-- Opening Marker --
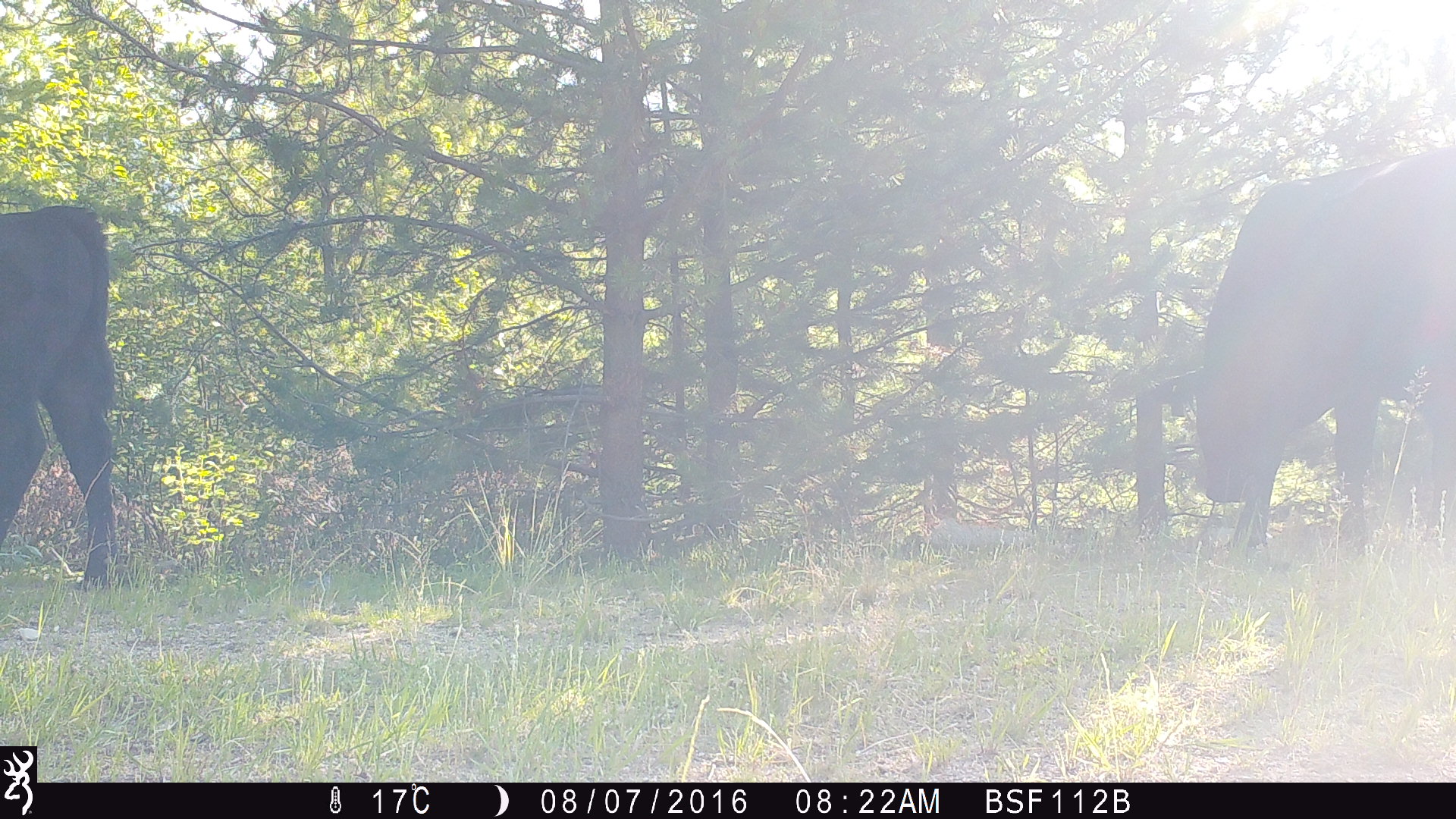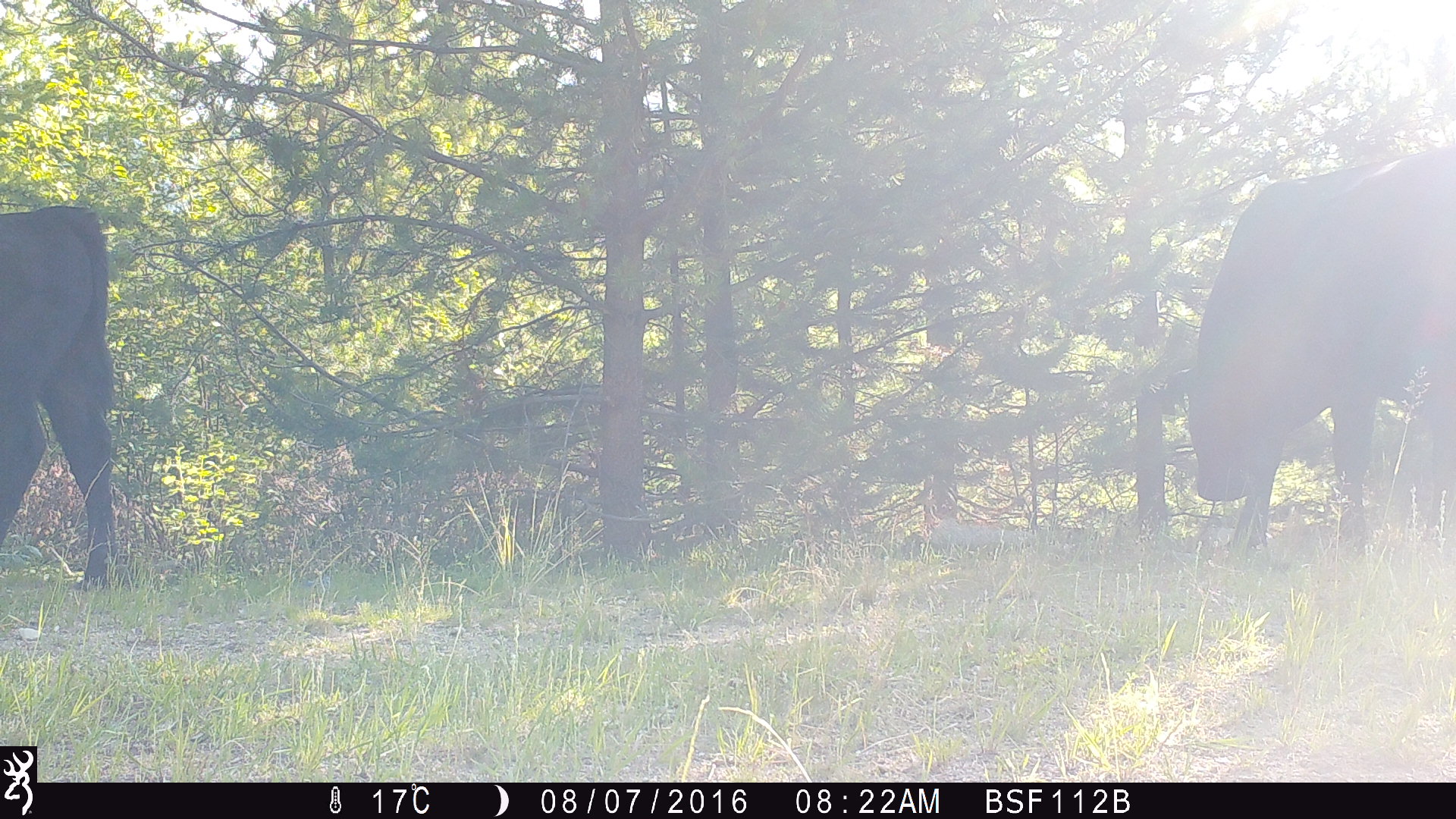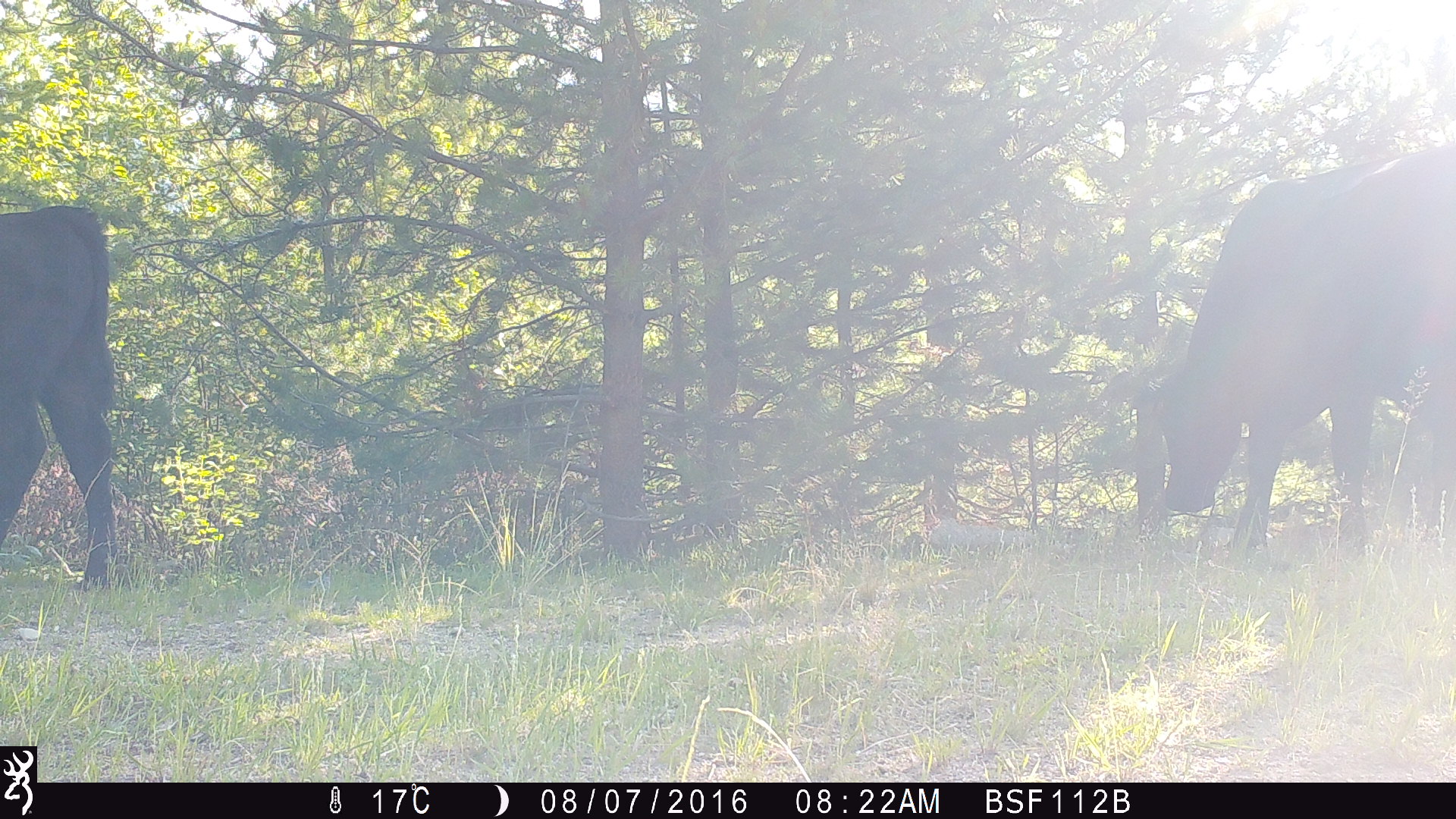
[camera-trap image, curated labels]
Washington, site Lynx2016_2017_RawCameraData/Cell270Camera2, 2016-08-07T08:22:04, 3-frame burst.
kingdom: Animalia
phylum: Chordata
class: Mammalia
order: Artiodactyla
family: Bovidae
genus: Bos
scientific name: Bos taurus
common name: domestic cattle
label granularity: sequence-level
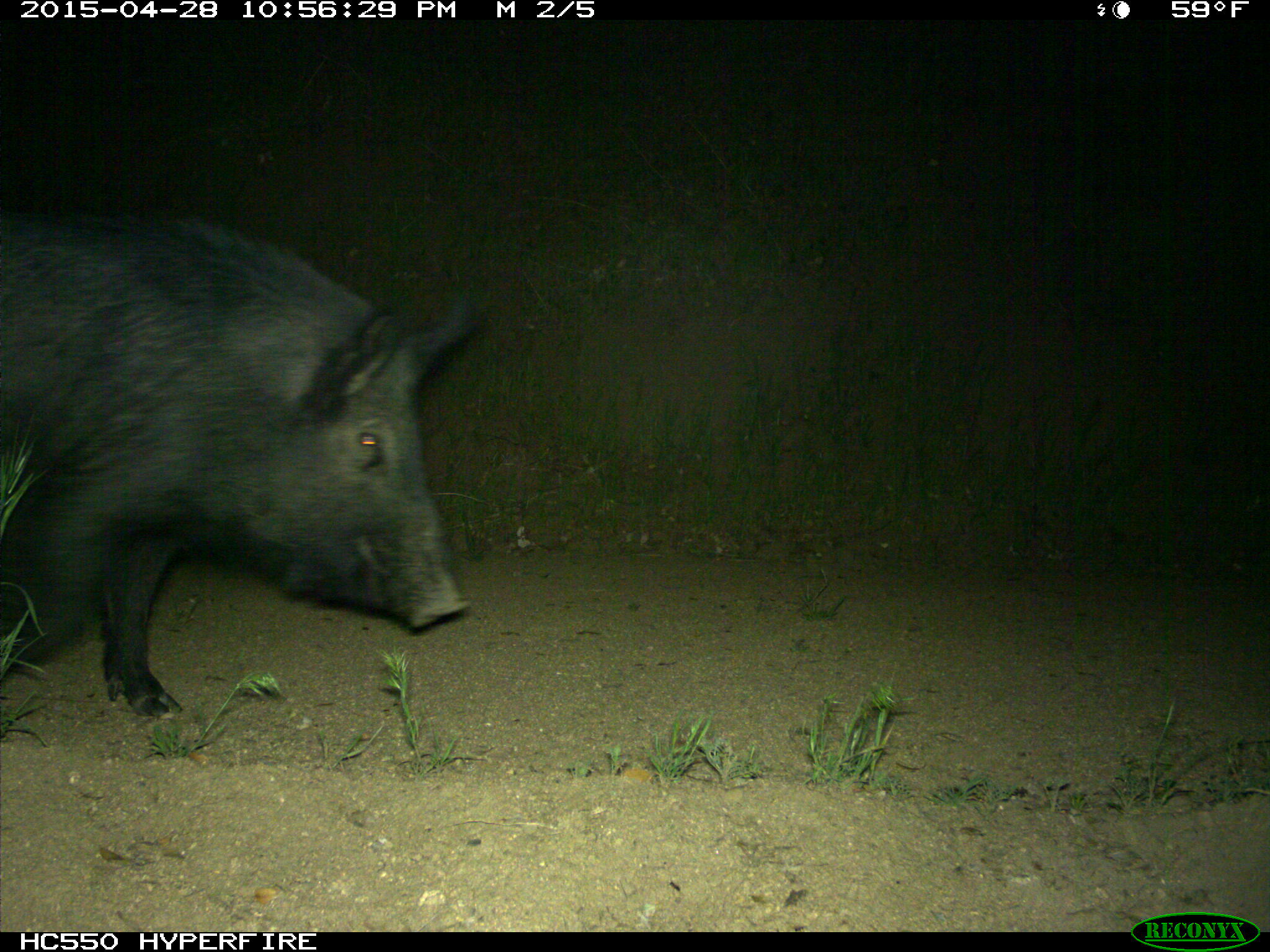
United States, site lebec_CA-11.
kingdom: Animalia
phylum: Chordata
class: Mammalia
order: Artiodactyla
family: Suidae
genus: Sus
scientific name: Sus scrofa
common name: wild boar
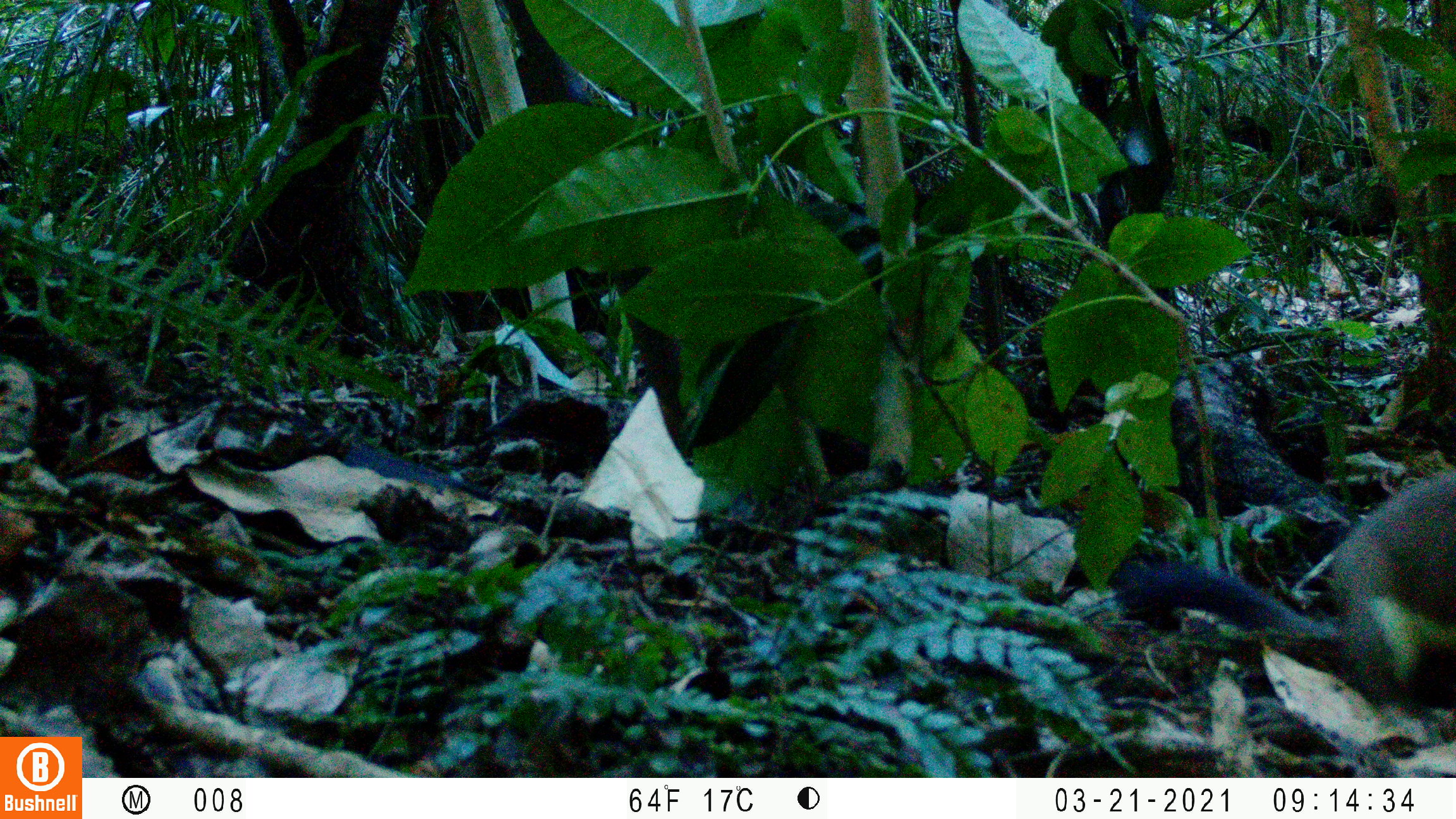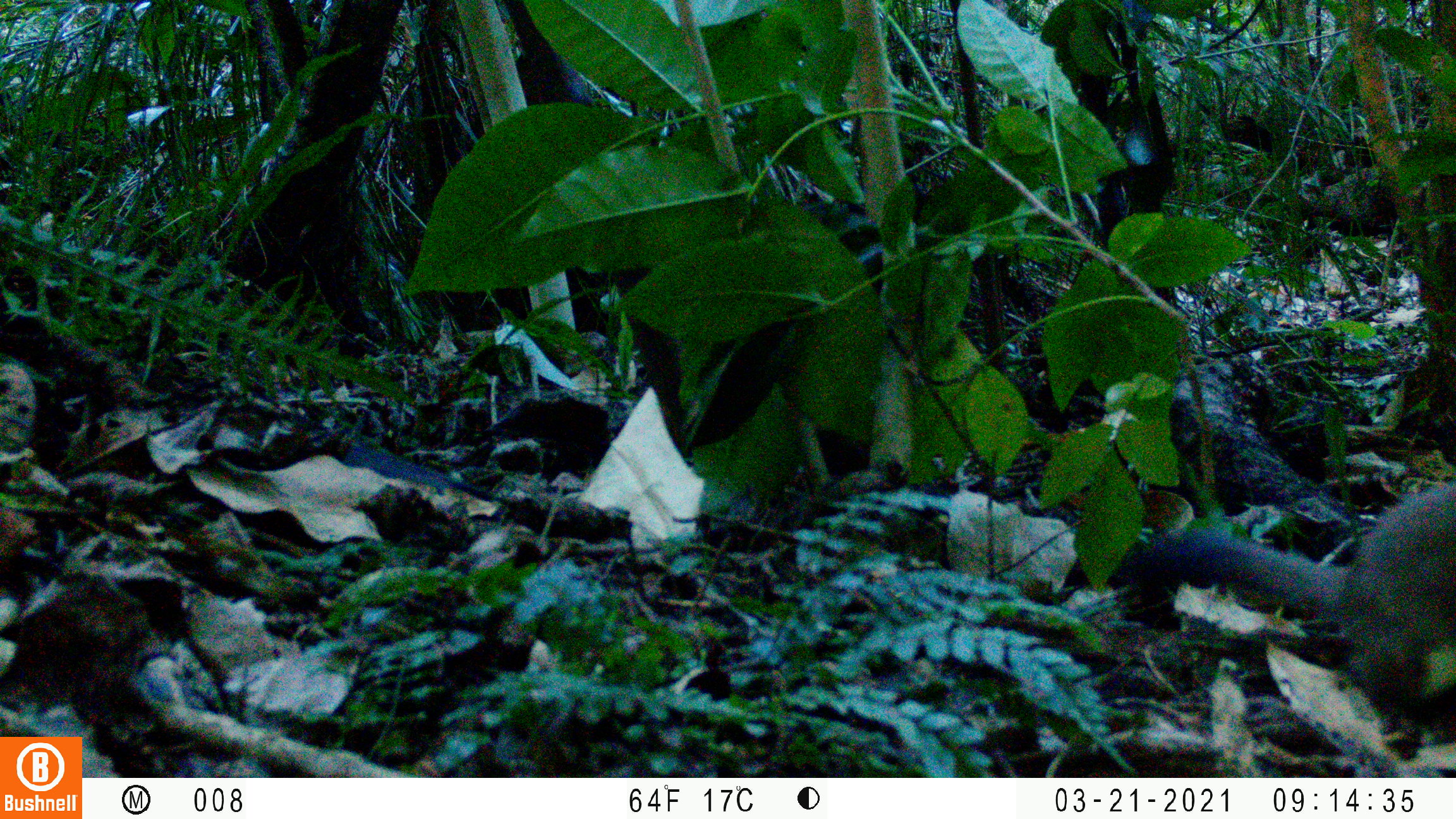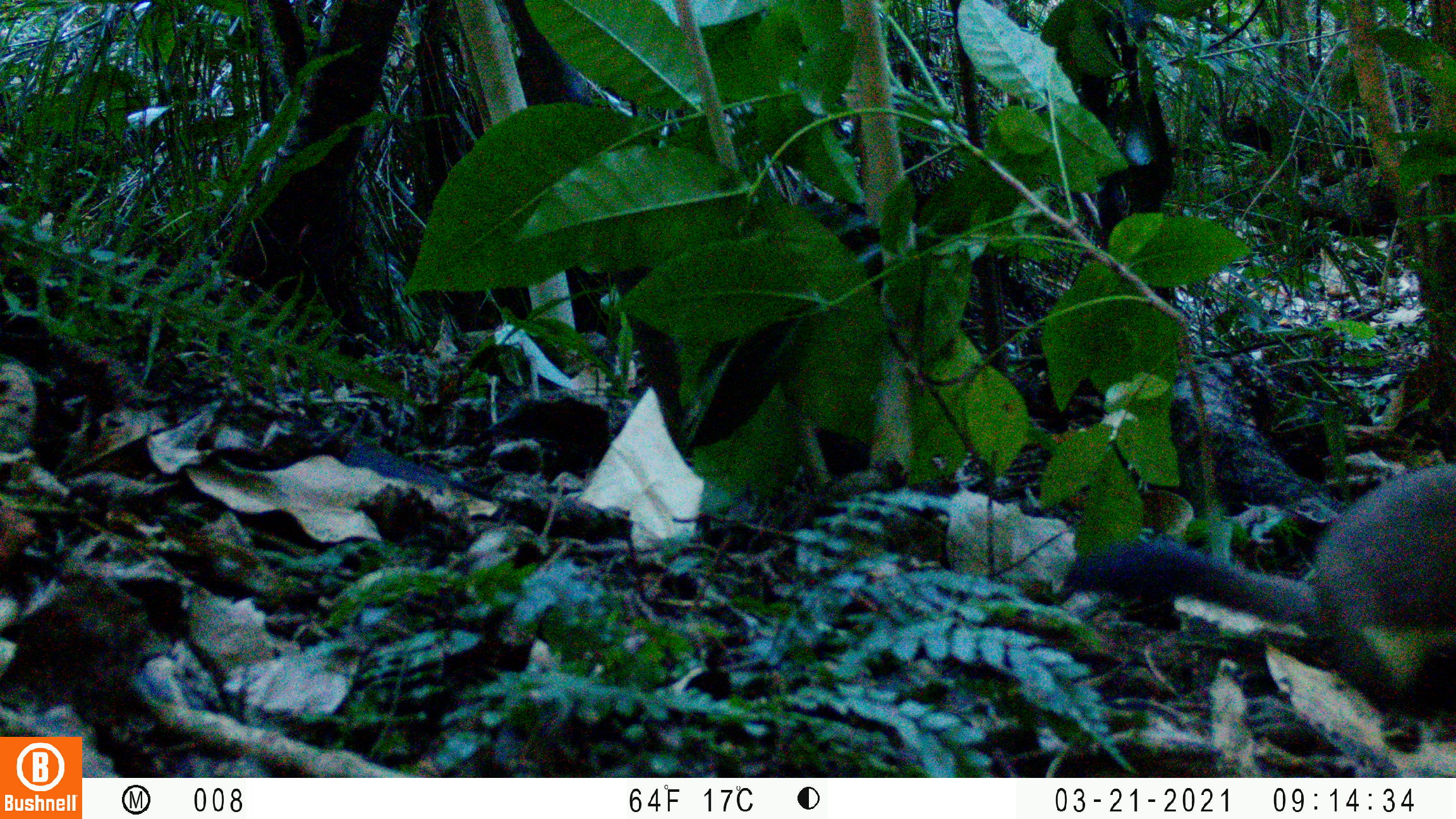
-- Closing Marker --
- **Exercise**
Transcribe exactly, and only, the lines from the one containing "2016-08-07T08:22:04, 3-frame burst." through the last line of the records above, both included; leave out the pictures.

- **Exercise result**
Washington, site Lynx2016_2017_RawCameraData/Cell270Camera2, 2016-08-07T08:22:04, 3-frame burst.
kingdom: Animalia
phylum: Chordata
class: Mammalia
order: Artiodactyla
family: Bovidae
genus: Bos
scientific name: Bos taurus
common name: domestic cattle
label granularity: sequence-level
United States, site lebec_CA-11.
kingdom: Animalia
phylum: Chordata
class: Mammalia
order: Artiodactyla
family: Suidae
genus: Sus
scientific name: Sus scrofa
common name: wild boar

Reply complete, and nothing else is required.